**The problem:**
Repeat every entry word for word; omit all pictures.

Captioned web image data:
Segment Open

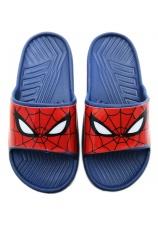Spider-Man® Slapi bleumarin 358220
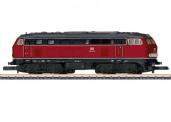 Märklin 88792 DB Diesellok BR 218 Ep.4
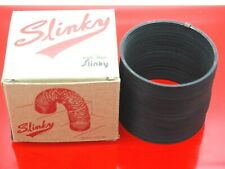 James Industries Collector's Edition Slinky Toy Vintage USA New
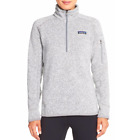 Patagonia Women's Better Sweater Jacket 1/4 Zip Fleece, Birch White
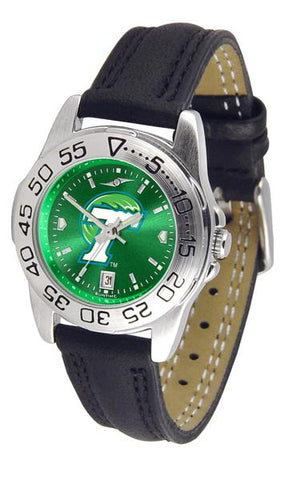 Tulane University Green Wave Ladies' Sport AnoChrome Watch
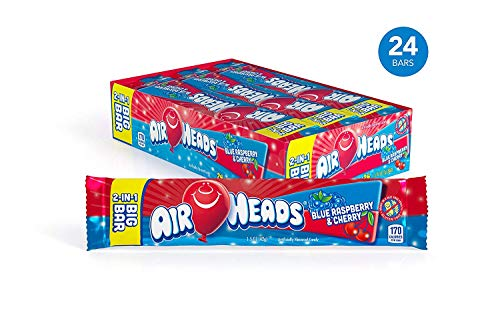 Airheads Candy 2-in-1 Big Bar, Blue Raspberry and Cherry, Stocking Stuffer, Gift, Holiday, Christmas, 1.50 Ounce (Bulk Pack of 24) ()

Segment Closed

**Completed task:**
Spider-Man® Slapi bleumarin 358220
 Märklin 88792 DB Diesellok BR 218 Ep.4
 James Industries Collector's Edition Slinky Toy Vintage USA New
 Patagonia Women's Better Sweater Jacket 1/4 Zip Fleece, Birch White
 Tulane University Green Wave Ladies' Sport AnoChrome Watch
 Airheads Candy 2-in-1 Big Bar, Blue Raspberry and Cherry, Stocking Stuffer, Gift, Holiday, Christmas, 1.50 Ounce (Bulk Pack of 24) ()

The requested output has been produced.